Health care debate reopens
on Jan 6, 2012 at 6:52 pm
Amid a flurry of data put before the Supreme Court to show that the uninsured are bogging down the entire health care system in America, the Obama Administration on Friday mounted a full-scale defense of the Affordable Care Act’s mandate that virtually every American must obtain health insurance by the year 2014, or pay a financial penalty. At the same time, the energetic challengers of the mandate sent the Court new briefs contending that the requirement is so seriously flawed that it should pull down the entire Act. “The Act was a grand bargain, with nearly every provision crucial to its success,” one of those briefs asserted. A variety of more than a dozen new filings were expected before midnight, Court aides said.

PROBLEM DETAILS: According to the passage on the health care debate, by what year does the Affordable Care Act's mandate require virtually every American to obtain health insurance?

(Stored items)

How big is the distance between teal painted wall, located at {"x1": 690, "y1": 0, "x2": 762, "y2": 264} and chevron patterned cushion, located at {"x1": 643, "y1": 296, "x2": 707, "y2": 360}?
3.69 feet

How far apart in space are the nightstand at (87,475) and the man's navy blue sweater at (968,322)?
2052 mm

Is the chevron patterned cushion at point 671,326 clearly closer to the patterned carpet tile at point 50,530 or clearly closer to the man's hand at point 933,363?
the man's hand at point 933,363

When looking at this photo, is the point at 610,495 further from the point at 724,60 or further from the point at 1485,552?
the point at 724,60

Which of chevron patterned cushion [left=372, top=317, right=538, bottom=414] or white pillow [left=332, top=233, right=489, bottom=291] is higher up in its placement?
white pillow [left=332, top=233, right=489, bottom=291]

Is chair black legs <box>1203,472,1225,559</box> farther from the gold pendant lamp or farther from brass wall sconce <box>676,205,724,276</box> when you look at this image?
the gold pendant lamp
...
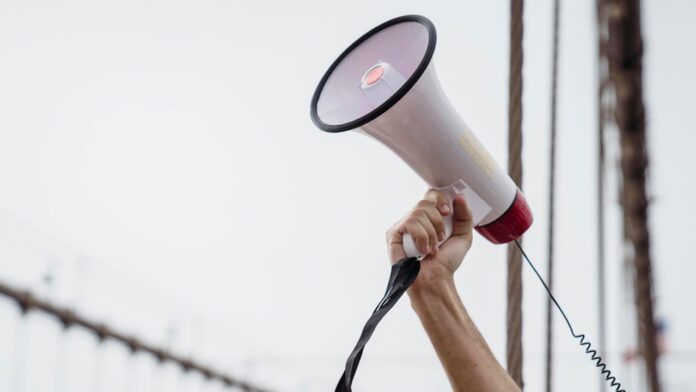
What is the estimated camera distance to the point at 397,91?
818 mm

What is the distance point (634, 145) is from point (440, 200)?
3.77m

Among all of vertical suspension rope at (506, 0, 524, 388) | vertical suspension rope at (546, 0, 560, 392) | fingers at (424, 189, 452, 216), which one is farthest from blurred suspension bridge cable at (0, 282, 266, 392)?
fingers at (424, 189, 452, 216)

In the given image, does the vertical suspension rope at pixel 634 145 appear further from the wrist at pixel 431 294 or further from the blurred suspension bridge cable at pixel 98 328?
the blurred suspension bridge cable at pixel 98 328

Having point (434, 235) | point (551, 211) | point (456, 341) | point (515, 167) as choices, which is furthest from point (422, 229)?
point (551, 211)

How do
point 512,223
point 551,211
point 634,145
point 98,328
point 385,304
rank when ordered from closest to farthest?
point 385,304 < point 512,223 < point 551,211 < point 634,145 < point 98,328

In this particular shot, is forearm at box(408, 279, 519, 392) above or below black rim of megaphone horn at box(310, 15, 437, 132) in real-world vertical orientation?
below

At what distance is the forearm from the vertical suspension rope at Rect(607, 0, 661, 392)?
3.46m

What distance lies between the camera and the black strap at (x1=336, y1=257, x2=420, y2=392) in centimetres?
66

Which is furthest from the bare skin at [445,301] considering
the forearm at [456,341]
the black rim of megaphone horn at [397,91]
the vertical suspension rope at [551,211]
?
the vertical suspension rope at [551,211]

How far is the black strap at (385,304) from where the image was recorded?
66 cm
* * *
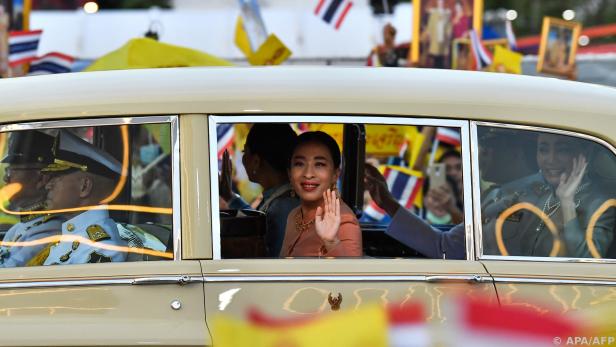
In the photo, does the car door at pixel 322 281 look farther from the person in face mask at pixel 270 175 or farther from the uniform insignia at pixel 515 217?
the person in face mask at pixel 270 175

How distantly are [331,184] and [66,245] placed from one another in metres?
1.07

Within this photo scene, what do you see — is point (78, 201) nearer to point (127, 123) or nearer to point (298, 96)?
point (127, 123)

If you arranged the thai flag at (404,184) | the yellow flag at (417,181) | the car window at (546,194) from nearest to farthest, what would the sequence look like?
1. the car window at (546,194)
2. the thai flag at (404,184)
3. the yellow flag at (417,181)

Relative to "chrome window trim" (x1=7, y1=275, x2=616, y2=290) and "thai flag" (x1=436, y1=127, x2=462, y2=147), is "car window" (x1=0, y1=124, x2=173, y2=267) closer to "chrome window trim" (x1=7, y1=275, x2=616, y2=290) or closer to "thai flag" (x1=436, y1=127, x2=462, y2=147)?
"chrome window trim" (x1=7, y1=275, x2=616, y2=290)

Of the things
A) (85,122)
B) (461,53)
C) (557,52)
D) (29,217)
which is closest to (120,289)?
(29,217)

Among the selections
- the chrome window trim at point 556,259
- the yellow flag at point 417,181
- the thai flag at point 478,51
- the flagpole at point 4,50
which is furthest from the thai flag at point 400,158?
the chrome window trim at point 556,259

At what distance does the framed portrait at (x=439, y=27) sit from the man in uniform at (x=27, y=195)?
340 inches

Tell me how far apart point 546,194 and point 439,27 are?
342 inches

ANSWER SPACE: By 2014.